バルリードの町から感じた印象や、昼食会で見たドレフォン子爵の様子からは想像できないほど大それた計画だ。ルーカス王子は言及しなかったけど、何者かが裏で糸を引いていたんじゃないかと疑ってしまうが……俺の考えすぎだろうか。
「黒竜の討伐は僕らの母方の先祖、ドレフォン家の初代当主以来の偉業だ。平民出身の一冒険者が家名と伯爵位を賜った前例を踏まえると、順当に考えれば貴族の君には辺境伯の地位と王家の血が下賜されるに相応しいだろう」
それはつまりルクレティアと大手を振って結婚できるということ。……だけど、話はそう簡単ではないだろう。
「順当に考えればの話ですよね……?」
俺が確認するように問い返すと、ルーカス王子は満足した様子で頷く。
「その通り。最大の問題は君の手柄を証明する物がこの手記しかないというところだね。
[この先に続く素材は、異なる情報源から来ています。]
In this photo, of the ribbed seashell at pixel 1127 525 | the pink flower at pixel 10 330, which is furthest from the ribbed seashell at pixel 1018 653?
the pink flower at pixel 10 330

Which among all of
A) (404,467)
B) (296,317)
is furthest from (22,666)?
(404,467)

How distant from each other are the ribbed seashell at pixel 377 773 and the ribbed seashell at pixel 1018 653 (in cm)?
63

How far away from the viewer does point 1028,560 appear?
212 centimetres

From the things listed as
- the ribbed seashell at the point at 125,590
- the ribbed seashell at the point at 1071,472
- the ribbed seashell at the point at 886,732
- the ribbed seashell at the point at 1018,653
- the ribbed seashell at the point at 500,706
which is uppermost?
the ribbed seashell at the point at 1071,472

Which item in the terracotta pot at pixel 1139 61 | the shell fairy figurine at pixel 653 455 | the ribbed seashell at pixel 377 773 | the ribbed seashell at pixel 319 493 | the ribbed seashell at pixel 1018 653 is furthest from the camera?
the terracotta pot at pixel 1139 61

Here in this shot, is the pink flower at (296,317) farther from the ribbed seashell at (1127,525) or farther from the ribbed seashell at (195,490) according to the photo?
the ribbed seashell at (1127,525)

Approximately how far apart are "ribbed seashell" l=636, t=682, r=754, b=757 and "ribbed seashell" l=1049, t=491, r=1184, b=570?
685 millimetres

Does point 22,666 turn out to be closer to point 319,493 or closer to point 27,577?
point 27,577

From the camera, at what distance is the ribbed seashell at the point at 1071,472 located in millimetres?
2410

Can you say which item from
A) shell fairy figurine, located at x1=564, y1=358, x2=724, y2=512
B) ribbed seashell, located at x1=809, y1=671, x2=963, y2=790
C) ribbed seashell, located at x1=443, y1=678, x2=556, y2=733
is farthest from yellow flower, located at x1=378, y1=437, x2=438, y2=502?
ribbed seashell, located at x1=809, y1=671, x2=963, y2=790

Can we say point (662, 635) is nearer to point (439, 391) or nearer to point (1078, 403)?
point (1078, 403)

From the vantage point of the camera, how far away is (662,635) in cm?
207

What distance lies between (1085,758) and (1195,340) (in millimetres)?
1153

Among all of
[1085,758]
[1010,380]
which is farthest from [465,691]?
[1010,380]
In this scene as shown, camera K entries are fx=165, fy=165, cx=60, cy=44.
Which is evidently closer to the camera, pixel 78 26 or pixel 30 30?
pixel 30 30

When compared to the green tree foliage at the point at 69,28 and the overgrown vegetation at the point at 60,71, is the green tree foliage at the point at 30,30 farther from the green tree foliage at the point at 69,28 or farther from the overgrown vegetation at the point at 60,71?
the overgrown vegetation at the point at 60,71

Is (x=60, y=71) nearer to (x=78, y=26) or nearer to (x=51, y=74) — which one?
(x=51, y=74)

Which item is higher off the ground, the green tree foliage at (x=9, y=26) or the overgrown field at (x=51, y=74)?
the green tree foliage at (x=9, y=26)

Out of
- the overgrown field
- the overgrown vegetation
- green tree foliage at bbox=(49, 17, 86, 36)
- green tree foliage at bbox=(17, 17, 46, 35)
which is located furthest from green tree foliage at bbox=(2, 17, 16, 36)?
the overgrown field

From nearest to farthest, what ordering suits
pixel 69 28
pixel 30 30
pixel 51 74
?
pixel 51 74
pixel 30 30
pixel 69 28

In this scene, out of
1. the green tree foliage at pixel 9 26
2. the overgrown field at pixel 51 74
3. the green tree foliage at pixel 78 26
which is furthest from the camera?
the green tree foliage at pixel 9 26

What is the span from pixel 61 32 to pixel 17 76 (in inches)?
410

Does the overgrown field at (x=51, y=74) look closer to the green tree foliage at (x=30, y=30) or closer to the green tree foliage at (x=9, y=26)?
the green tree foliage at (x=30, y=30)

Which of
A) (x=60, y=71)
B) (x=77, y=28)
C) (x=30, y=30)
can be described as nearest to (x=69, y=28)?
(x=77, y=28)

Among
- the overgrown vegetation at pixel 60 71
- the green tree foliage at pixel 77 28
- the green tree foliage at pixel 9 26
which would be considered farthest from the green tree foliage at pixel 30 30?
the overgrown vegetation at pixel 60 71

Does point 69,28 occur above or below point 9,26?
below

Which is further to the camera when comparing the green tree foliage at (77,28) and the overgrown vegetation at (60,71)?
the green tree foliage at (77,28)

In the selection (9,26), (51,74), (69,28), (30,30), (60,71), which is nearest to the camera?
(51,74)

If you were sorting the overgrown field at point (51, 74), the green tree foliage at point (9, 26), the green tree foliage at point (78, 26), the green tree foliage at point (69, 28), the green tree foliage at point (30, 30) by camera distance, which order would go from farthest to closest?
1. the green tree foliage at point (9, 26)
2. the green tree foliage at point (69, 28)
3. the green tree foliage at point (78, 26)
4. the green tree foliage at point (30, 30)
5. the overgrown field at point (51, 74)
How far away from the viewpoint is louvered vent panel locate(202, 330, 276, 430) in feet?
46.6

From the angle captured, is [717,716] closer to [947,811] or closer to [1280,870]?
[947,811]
黒竜の姿を見たのも君たちだけだ。厄災を未然に防いだと言えば聞こえはいいけど、それを証明できなきゃ手柄にはならない」
例えば黒竜ドレフォンが復活し町の二つや三つ滅ぼした後ならば話は違っただろうね、とルーカス王子は肩をすくめる。
もし俺たちが黒竜と出会わず、あのまま黒竜が外に出ていればどれだけの悲劇が生まれていただろうか……。
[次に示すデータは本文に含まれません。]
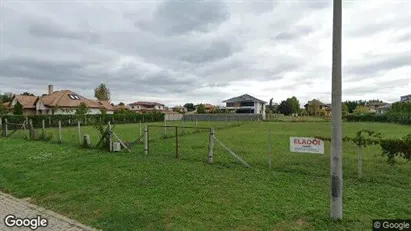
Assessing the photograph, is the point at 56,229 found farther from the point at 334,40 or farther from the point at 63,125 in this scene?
the point at 63,125

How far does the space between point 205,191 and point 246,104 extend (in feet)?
312

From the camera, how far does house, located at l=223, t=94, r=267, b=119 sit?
98250 millimetres

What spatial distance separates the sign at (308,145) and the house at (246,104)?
89404mm

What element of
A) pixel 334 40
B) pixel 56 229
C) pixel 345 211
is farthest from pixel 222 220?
pixel 334 40

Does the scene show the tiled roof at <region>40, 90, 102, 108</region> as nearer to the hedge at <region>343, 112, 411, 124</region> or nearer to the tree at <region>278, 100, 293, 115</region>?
the hedge at <region>343, 112, 411, 124</region>

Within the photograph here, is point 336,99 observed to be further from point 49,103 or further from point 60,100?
point 60,100

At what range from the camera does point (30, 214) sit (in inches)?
226

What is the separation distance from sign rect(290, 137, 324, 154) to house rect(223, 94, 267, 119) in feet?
293

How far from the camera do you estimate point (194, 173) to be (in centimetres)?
875

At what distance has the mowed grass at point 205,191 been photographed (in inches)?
204

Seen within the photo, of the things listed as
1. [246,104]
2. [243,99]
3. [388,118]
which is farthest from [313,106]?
[388,118]

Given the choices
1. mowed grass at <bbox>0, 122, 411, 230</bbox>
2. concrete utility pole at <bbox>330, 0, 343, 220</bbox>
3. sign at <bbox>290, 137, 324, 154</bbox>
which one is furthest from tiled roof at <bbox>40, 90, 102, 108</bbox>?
concrete utility pole at <bbox>330, 0, 343, 220</bbox>

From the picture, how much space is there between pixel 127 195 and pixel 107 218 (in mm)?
1337

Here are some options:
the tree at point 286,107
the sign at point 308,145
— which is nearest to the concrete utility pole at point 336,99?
the sign at point 308,145
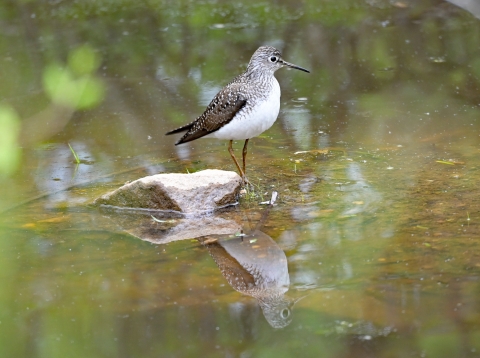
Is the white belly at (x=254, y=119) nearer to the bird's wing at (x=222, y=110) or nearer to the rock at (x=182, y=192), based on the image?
the bird's wing at (x=222, y=110)

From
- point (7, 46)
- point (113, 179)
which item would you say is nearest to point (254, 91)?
point (113, 179)

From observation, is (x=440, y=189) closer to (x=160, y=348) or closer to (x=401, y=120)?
(x=401, y=120)

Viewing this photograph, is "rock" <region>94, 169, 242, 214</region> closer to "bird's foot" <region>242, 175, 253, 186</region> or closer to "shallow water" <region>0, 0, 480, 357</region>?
"shallow water" <region>0, 0, 480, 357</region>

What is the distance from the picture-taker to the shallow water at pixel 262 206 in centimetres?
427

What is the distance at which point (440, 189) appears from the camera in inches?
240

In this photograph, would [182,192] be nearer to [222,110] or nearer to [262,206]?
[262,206]

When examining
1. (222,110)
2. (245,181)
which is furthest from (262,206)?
(222,110)

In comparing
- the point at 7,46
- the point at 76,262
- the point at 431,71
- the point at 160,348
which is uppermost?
the point at 160,348

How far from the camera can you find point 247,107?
6371mm

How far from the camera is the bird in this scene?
6355 mm

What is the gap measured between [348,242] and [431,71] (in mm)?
5051

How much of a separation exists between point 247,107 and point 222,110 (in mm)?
284

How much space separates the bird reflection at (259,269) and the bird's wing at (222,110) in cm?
130

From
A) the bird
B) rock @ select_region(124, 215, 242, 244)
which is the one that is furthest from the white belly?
rock @ select_region(124, 215, 242, 244)
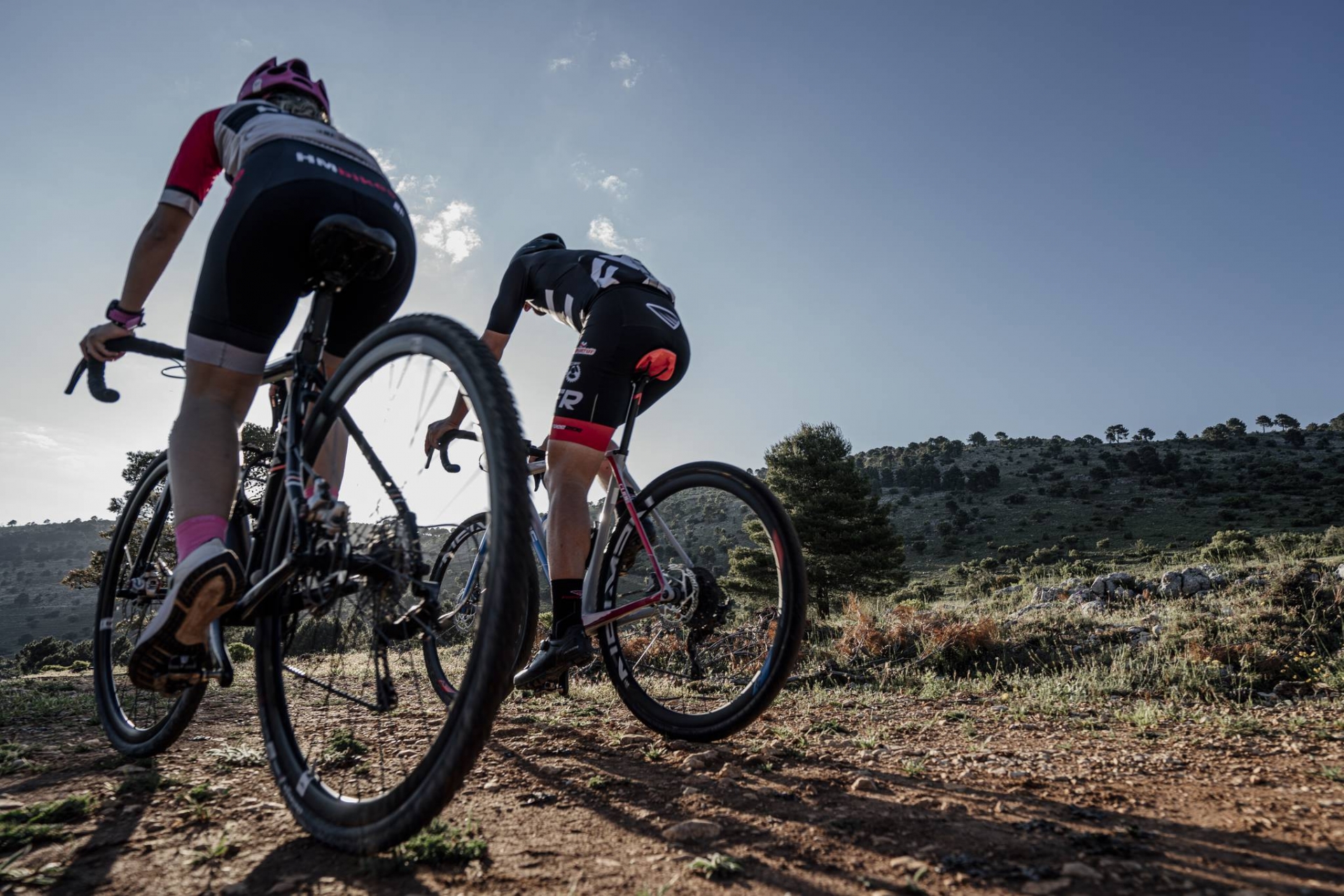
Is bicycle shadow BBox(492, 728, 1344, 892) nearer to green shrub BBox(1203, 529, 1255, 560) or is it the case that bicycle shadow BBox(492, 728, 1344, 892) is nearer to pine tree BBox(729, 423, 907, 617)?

何となく、町の二つや三つじゃ済まなかったんじゃないかと思う。それを考えると、たとえ手柄にならなかったとしてもあのタイミングで黒竜を倒せたのは幸運だったと言う他にないだろう。……ちょっぴり残念だけど、こればっかりは仕方がない。
「むぅ。ヒューと結婚できると思ったのに……」
ルクレティアは不満そうにぷくっと頬を膨らませる。
「まあ、そこは父上がこの手記を見てどう判断するか次第だろう。場合によっては、ヒューを竜殺しの英雄に祭り上げることだって無いとは言い切れない」
「それはそれで勘弁してもらいたいんですが……」
ルクレティアと結婚できるならそりゃ嬉しいけど、英雄として政治の道具にされるのはなるべく避けたい。理想はあくまでティアたちとのんびり過ごすド田舎スローライフだ。
「君ならそう言うと思ったよ、ヒュー。詳しい話は王都に戻ってからにしようか。どうやら着いたようだ」
馬車が停車して扉が開く。
そこは山中にある開けた高台だった。ドレフォン領とバルリードの町を見下ろせるその場所には四つの石が並んでいる。石の前にはそれぞれ、白色の花が供えられていた。
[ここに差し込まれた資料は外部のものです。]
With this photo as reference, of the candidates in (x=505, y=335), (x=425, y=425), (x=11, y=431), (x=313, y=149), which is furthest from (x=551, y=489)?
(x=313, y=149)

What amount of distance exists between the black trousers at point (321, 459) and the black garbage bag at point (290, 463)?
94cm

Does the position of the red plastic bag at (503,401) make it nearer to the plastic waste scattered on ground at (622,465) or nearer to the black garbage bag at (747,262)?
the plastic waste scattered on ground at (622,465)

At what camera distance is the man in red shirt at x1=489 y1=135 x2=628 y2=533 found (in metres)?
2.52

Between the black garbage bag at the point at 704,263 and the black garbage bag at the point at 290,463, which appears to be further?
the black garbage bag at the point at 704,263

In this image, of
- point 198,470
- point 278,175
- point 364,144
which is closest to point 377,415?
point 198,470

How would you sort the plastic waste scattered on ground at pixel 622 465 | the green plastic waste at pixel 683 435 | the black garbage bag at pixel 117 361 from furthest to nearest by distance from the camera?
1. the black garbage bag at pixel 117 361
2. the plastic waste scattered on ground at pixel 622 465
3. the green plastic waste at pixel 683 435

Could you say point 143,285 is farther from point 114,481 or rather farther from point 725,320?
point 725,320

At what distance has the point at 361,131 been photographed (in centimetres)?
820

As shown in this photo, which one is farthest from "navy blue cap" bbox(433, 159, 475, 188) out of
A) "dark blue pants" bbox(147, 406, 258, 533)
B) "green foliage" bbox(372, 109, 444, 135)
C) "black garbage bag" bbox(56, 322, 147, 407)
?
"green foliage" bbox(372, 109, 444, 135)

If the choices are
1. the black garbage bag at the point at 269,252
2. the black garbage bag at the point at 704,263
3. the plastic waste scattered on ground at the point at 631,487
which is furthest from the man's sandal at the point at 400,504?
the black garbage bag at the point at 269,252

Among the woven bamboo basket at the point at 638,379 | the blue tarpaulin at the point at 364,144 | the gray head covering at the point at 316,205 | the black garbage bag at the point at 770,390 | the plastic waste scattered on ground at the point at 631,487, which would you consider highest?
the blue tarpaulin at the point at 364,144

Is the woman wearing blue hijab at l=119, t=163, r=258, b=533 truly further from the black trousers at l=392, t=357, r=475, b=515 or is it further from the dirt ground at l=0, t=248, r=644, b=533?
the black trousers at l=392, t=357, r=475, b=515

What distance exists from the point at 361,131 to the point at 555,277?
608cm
ティアとルーカス王子の祖父母と伯母、そしてお母さんのお墓が並んでいるようだ。供えられている花は新しく見えるし、お墓の周りは入念に手入れされている。
きっと、バルリードの住民が足しげく通ってくれているのだろう。ドレフォン家の人たちが領民から慕われていた証拠だ。
ルーカス王子とルクレティアは護衛の王国騎士たちが見守る中、墓石へ順番に花を供えて祈りを捧げる。そうして最後の墓石の前で、二人は衣服が汚れるのもいとわず膝をついた。両手をそっと胸の前で組み合わせ、瞼を閉じて頭を下げる。
墓石に刻まれた名は『ルティアナ』。ティアとルーカス王子のお母さんの墓石だ。
祈りを捧げる二人の後ろで、俺も二人に倣って祈りを捧げることにした。隣ではなぜかメリィも同じように祈りを捧げている。まあ、別にツッコミを入れるほどじゃないか。
手を組んで目を閉じる。
ティアのお母さんはいったいどんな人だったんだろう。
不思議と白くて長い髪が頭に思い浮かんだ。ティアに似て小柄で、愛嬌のある可愛らしい人だったに違いない。それでいてルーカス王子のような聡明さも併せ持っていたんじゃないだろうか。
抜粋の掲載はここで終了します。